→ Passage given
-----

Friday 24 January 2014

Apple veterans Daniel Kottke and Randy Wigginton on programming the first Mac for the user

30yearsofmac
Continuing our series of interviews with team members of the original Macintosh project, we spoke with Daniel Kottke, one of the first Apple employees, and Randy Wigginton, the creator of the MacWrite software, about bed-side computing, traveling to India with Steve Jobs, and tailoring the first Mac for users.
TNW: What was the energy like working on the original Mac team?
Randy: Exhausting.
Daniel: Well, there was a huge change when Steve Jobs took the project over. Under Jef [Raskin], it was an unfunded research project with lofty, unrealistic goals. It was not a product, it was a project. It was research.
Then Steve Jobs turned his targets toward something else after he got disillusioned with the Lisa.
Daniel Kottke and Steve Jobs with the Apple I
Randy: Well, actually, he got kicked off Lisa.
Daniel: Jef put it more kindly than that…
You know, the original goal was under $1,000 for a bit-mapped, very general purpose consumer appliance computer that wouldn’t need a manual.
Randy: All of us were very unhappy when the price was set at $2,495. We all knew that under $1,000 was unrealistic, but we were hoping for $1,500 or $2,000. We were very disillusioned with that price.

Daniel: Originally we were supposed to launch in 1982…what was the first target price?
Randy: It was probably like $1,300 or $1,400. We could never have launched back then. We didn’t even know what the product was. We theoretically could have launched in 1983, but those kept getting pushed out as well.
Daniel: There were actually 50 boards built in early 1982. I have one. It says build of 50.
Randy: Was that the final board?
Daniel: No, it was the first build. 50 is a lot though, you call that pilot production, that’s not a prototype. It’s expensive.
TNW: Did you guys set out to change the world? Was that a stated goal that you felt as you were working?
Randy: I don’t know that it was specifically to change the world, but it was certainly to show people how it should be done, how computers should be.

-----

→ Directives
**a)** From the interview above about the first Mac, return the stretch from "TNW: What was" through "with the Lisa." word for word.
**b)** Answer these from the interview about the first Mac:
(i) What price was the Mac finally set at?
(ii) How many boards were built in early 1982?
(iii) What software did Randy Wigginton create?

→ Given information
-----

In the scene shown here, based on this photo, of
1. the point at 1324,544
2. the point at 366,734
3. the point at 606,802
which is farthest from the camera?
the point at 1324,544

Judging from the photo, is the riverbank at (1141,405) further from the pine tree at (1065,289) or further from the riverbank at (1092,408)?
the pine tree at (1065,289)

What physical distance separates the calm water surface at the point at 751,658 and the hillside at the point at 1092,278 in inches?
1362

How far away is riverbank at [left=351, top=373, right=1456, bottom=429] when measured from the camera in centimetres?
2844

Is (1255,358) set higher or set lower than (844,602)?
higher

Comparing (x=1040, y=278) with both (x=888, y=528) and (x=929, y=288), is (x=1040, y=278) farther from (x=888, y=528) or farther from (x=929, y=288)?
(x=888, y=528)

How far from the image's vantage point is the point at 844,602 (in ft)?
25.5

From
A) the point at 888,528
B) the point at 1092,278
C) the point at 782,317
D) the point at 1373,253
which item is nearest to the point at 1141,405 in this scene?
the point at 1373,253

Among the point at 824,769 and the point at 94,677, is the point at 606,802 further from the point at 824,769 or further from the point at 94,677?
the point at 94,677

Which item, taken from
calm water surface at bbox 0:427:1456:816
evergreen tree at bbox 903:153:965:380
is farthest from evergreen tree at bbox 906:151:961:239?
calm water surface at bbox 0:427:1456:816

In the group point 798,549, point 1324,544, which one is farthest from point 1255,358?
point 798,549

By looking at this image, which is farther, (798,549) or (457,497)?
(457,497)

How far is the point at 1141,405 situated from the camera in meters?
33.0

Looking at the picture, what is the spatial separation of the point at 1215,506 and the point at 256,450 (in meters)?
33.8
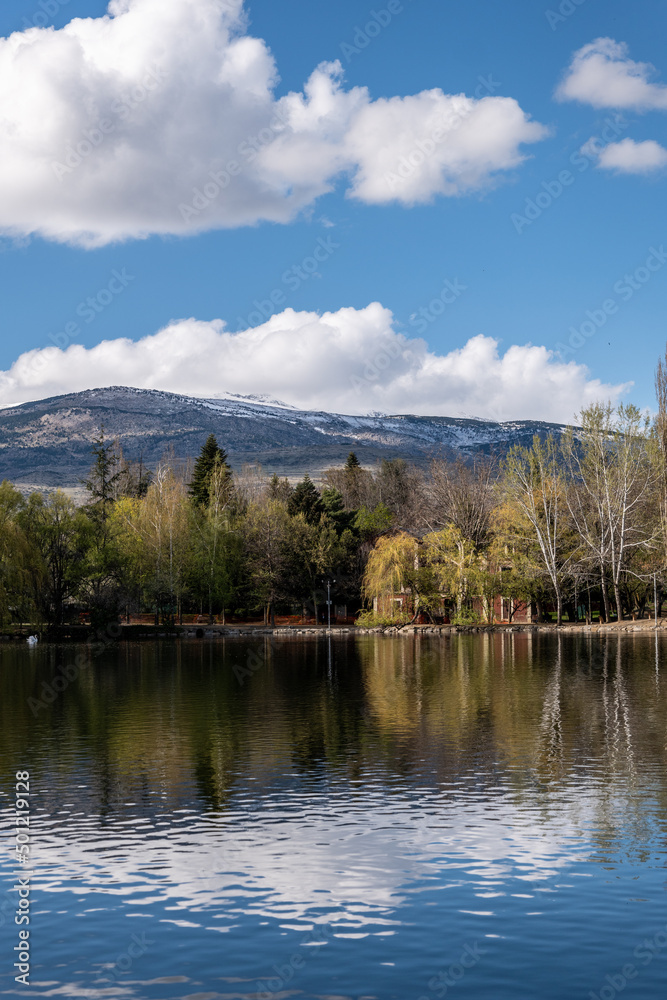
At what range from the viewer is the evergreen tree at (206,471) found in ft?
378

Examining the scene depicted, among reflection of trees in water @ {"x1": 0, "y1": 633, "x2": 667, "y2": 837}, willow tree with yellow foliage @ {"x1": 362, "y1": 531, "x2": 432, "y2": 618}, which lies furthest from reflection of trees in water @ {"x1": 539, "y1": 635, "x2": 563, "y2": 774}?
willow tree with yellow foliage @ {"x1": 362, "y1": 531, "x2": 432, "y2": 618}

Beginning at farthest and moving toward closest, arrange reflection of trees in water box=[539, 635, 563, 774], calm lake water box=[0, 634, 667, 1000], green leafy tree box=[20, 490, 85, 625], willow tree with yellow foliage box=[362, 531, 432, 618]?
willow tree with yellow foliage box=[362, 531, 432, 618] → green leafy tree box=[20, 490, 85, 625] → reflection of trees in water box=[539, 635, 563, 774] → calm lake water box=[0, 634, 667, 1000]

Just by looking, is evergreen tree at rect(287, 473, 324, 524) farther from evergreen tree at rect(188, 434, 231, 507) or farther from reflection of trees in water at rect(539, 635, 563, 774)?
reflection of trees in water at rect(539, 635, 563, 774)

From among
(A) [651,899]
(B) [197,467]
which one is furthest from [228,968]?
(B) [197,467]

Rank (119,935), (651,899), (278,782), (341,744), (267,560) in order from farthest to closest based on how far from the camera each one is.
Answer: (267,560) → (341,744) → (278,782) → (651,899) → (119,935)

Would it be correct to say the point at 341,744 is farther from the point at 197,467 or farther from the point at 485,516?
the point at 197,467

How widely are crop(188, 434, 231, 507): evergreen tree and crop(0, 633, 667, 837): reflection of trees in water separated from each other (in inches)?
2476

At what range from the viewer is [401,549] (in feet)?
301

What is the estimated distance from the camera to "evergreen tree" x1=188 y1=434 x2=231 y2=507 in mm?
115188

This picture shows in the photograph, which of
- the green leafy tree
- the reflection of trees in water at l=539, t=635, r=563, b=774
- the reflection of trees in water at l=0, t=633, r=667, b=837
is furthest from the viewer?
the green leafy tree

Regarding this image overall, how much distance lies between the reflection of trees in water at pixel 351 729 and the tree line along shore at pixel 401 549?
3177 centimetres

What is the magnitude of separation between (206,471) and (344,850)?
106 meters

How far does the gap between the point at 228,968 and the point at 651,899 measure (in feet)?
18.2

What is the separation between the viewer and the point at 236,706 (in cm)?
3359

-----

→ Full answers
**a)**
TNW: What was the energy like working on the original Mac team?
Randy: Exhausting.
Daniel: Well, there was a huge change when Steve Jobs took the project over. Under Jef [Raskin], it was an unfunded research project with lofty, unrealistic goals. It was not a product, it was a project. It was research.
Then Steve Jobs turned his targets toward something else after he got disillusioned with the Lisa.

**b)**
(i) $2,495
(ii) 50
(iii) MacWrite